We had a bank asset problem - too many loans were likely not to be repaid. Stimulus ain't such a good idea, but if stimulus it must be, then the proper stimulus is to stimulate at the grass roots level so that the loans have a better chance of being repaid. Instead, all the stimulus goes to the lenders who get to pretend for a couple years that the loans will get paid back AND get to invest the pretend profits in things they normally don't deal in just to have money left when the pretending stops.
It's like stimulating an orange grove with orange paint instead of fertilizer. The trees are all going to die, but the careless farmer was given a free entry into a new line of business.
Of course, it all started with "stimulating home ownership" amongst people with questionable employment prospects. We're a nation of junkies.
The consensus among the farmers was that when all is said and done, input prices and output prices are going to be a wash for grains, with margins steady or slightly down. All of them took the Bernanke windfall of the last few years and either paid down debt or bought capital equipment that directly reduces operating costs (such as on-premises grain bins or implements with lower operating costs), so they figure on weathering the storm. They've been taking high prices as a chance to batten down the hatches in the Midwest.

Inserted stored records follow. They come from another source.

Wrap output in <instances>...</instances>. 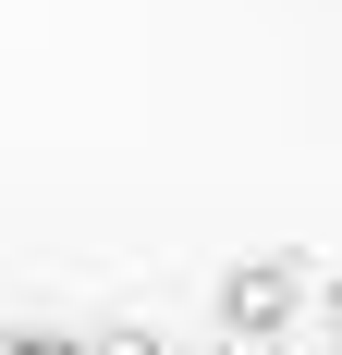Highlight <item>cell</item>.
<instances>
[{"label": "cell", "instance_id": "obj_1", "mask_svg": "<svg viewBox=\"0 0 342 355\" xmlns=\"http://www.w3.org/2000/svg\"><path fill=\"white\" fill-rule=\"evenodd\" d=\"M0 355H73V343H0Z\"/></svg>", "mask_w": 342, "mask_h": 355}]
</instances>
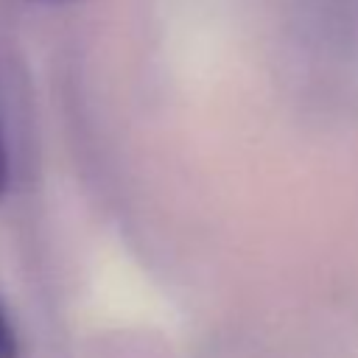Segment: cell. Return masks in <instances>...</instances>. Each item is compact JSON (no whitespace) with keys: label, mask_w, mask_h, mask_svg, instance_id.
<instances>
[{"label":"cell","mask_w":358,"mask_h":358,"mask_svg":"<svg viewBox=\"0 0 358 358\" xmlns=\"http://www.w3.org/2000/svg\"><path fill=\"white\" fill-rule=\"evenodd\" d=\"M0 358H20V344L11 322L6 319V310L0 305Z\"/></svg>","instance_id":"cell-1"},{"label":"cell","mask_w":358,"mask_h":358,"mask_svg":"<svg viewBox=\"0 0 358 358\" xmlns=\"http://www.w3.org/2000/svg\"><path fill=\"white\" fill-rule=\"evenodd\" d=\"M8 185V159H6V145H3V134H0V196L6 193Z\"/></svg>","instance_id":"cell-2"},{"label":"cell","mask_w":358,"mask_h":358,"mask_svg":"<svg viewBox=\"0 0 358 358\" xmlns=\"http://www.w3.org/2000/svg\"><path fill=\"white\" fill-rule=\"evenodd\" d=\"M34 3H48V6H64V3H76V0H34Z\"/></svg>","instance_id":"cell-3"}]
</instances>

This is all grain farmers. In the last 15 years everybody smaller than ginormous has gotten out of hogs and cattle (and some of these folks were considered ginormous 20 years ago). Poultry is different, the smaller poultry farms may be really hurting but it's been a long time since I had any contact with that sector.
I have fantastic news from Mark Zandi.
The USA is not screwed! Woohoo!
There was one small disclaimer of course. It is apparently only valid "as long as we make those adjustments within the next few years".